FORTUNE — Could it really turn out that a company with a seemingly loopy business model — capturing over-the-air TV signals and streaming them to subscribers over the Internet — will be the thing that finally brings down the American broadcasting industry? Quite possibly.
Chase Carey, News Corp.’s (NWSA) chief operating officer, said Monday that if the company in question, Aereo, is allowed to continue, his company’s Fox Broadcasting, and all its affiliate stations, will stop broadcasting over the air and go all-cable. “If CBS, NBC, and ABC follow,” says Bloomberg News, it would “mark an end to television as it’s been known since The Honeymooners aired in the 1950s.” So far, those networks haven’t weighed in, but the Spanish-language TV giant Univision has: It made a similar threat after Carey made his remarks during to the National Association of Broadcasters convention in Las Vegas.
Those other networks, though, along with PBS and Fox, are fighting hard to put Aereo out of business. But so far, they’re losing their legal argument. A federal appeals court last week ruled that Aereo can keep operating while their lawsuit against the company proceeds. In so doing, the judges noted that the networks are unlikely to win at trial.
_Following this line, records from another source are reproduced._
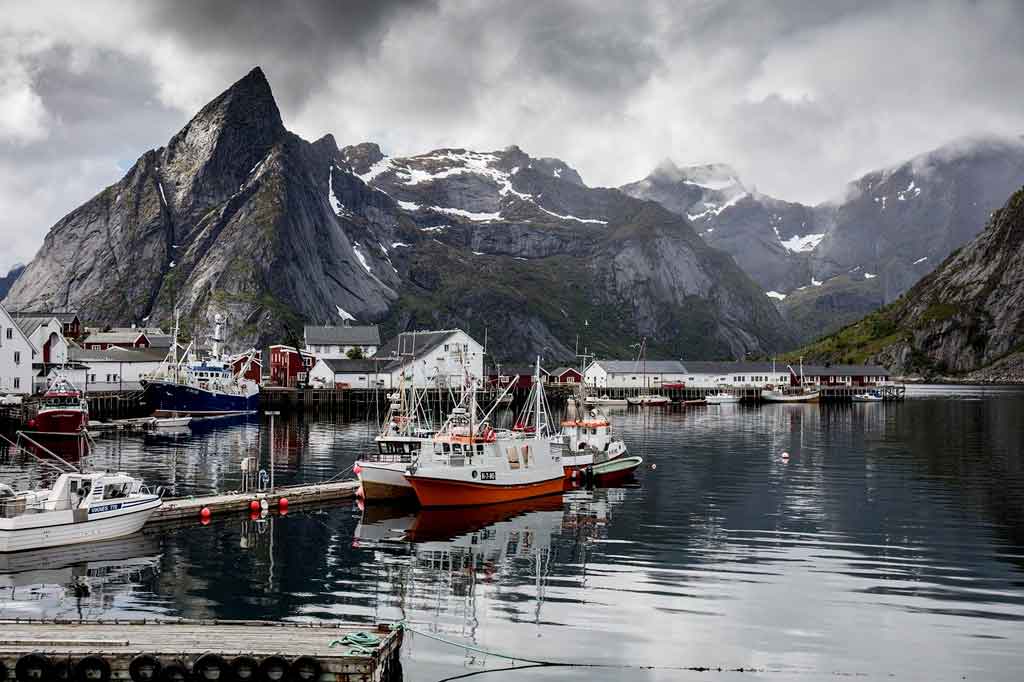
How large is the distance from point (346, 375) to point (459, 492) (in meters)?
119

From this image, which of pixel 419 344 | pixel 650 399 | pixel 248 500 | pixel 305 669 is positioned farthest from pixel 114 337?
pixel 305 669

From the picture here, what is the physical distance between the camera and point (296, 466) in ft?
244

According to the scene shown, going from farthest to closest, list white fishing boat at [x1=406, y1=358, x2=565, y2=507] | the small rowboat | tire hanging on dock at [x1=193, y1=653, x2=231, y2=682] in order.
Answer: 1. the small rowboat
2. white fishing boat at [x1=406, y1=358, x2=565, y2=507]
3. tire hanging on dock at [x1=193, y1=653, x2=231, y2=682]

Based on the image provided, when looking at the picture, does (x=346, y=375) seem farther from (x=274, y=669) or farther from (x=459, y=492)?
(x=274, y=669)

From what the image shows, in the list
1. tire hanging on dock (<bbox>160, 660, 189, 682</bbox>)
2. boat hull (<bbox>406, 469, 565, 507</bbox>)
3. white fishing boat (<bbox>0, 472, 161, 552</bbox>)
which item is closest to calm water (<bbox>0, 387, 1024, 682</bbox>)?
white fishing boat (<bbox>0, 472, 161, 552</bbox>)

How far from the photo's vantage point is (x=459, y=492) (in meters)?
54.0

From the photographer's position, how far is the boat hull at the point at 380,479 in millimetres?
55406

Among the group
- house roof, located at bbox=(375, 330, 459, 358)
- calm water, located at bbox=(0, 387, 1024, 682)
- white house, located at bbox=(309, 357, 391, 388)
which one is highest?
house roof, located at bbox=(375, 330, 459, 358)

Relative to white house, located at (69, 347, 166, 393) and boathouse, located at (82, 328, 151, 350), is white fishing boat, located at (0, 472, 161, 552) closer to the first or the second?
white house, located at (69, 347, 166, 393)

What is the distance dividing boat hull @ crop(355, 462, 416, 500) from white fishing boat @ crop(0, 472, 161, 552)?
14.5 meters

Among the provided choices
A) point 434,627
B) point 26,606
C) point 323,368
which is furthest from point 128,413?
point 434,627

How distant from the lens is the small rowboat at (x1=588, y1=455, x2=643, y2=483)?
224 feet

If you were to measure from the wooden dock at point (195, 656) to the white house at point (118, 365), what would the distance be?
127918mm

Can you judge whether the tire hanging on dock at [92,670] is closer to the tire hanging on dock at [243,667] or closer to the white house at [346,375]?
the tire hanging on dock at [243,667]
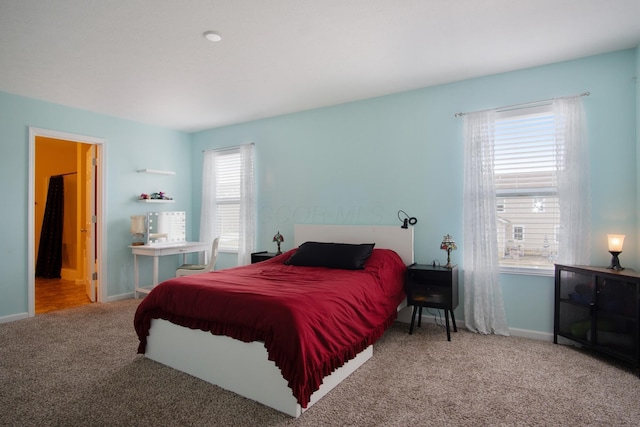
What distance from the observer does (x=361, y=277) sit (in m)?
3.14

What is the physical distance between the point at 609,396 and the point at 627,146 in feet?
6.75

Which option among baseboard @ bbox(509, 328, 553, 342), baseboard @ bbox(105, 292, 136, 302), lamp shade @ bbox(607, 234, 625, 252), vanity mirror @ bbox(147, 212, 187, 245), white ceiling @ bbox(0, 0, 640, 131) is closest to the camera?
white ceiling @ bbox(0, 0, 640, 131)

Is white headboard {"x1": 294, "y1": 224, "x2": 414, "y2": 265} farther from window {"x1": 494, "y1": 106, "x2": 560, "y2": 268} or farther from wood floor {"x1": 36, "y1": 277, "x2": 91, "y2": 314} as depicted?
wood floor {"x1": 36, "y1": 277, "x2": 91, "y2": 314}

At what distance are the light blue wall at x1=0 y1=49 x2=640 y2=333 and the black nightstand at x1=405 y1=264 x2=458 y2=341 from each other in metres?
0.41

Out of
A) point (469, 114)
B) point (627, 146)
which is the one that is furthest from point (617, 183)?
point (469, 114)

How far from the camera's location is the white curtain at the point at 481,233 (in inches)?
137

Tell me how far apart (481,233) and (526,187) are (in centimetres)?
60

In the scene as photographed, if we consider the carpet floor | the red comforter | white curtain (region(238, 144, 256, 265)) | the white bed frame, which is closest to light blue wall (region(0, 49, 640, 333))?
white curtain (region(238, 144, 256, 265))

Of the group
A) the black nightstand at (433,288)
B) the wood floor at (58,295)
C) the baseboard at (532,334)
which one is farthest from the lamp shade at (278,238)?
the baseboard at (532,334)

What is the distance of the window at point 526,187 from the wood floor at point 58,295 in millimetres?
5263

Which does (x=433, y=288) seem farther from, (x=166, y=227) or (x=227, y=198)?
(x=166, y=227)

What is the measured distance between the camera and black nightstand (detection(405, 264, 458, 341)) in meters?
3.36

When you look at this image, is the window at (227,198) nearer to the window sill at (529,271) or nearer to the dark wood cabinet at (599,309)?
the window sill at (529,271)

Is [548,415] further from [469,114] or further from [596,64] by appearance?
[596,64]
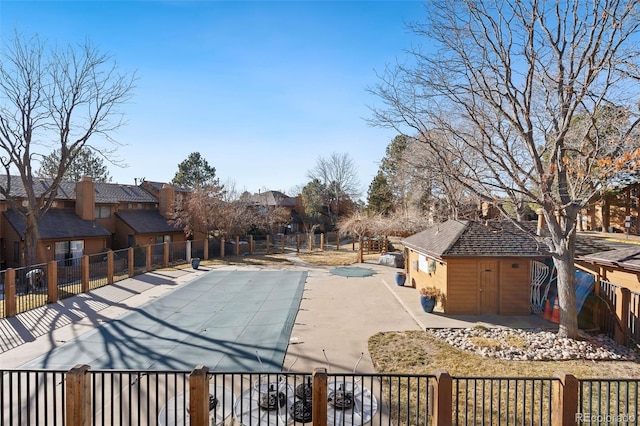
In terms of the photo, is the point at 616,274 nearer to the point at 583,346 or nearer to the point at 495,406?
the point at 583,346

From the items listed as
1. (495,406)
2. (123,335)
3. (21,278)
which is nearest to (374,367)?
(495,406)

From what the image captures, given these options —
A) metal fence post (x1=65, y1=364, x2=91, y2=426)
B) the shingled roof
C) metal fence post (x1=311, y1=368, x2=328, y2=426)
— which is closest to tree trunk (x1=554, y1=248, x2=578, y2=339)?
the shingled roof

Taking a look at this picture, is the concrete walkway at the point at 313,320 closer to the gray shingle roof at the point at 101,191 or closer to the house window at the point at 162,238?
the house window at the point at 162,238

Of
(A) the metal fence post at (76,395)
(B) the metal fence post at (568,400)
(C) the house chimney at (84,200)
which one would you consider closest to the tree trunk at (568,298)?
(B) the metal fence post at (568,400)

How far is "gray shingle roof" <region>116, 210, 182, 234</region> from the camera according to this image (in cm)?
2725

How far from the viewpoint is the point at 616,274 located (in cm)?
1054

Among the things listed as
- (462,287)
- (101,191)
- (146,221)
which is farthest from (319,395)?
(101,191)

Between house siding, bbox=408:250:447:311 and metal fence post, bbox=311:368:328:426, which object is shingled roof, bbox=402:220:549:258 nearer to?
house siding, bbox=408:250:447:311

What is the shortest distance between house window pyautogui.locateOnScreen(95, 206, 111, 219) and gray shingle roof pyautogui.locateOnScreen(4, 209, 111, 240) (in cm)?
148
Barring a further appeal to the Supreme Court or passage of new laws, that would mean that broadcast signals are there for the taking by Internet streaming companies like Aereo, which is backed by Barry Diller’s IAC/Interactive (IACI).
The broadcasters say the model amounts to copyright infringement. Carey on Monday said that his company “won’t just sit idle and allow our content to be actively stolen.” Aereo’s business is based on a 2008 court ruling that applied in that case to Cablevision’s “cloud based” DVR service, which essentially functions as a home video recorder with a really long cord, attached at the other end to a machine in a Cablevision (CVC) facility that stores video files for the personal use of subscribers. The length of the cord, the court essentially ruled, shouldn’t matter.
Aereo says it’s basically doing the same thing, but with broadcast signals, which, after all, are free for the taking by any viewer who wants them. Aereo makes a TV signal available to viewers, via the Internet, for a subscription fee. The legal basis for the business depends on Aereo creating a separate video file for each subscriber — something that’s not technically necessary but is done only to comply with copyright laws.
Aereo draws more viewers to the programming, and hence to the ads. But it devalues the cable subscriptions that people buy largely in order to access local and live programming without having to fuss with an antenna. “It is clear that the broadcast business needs a dual revenue stream from both ad and subscription to be viable,” Carey told the crowd at the NAB convention. And he made it clear which revenue stream is more important: “We simply cannot provide the type of quality sports, news, and entertainment content that we do from an ad-supported-only business model. We have no choice but to develop business solutions that ensure we continue to remain in the driver’s seat of our own destiny.”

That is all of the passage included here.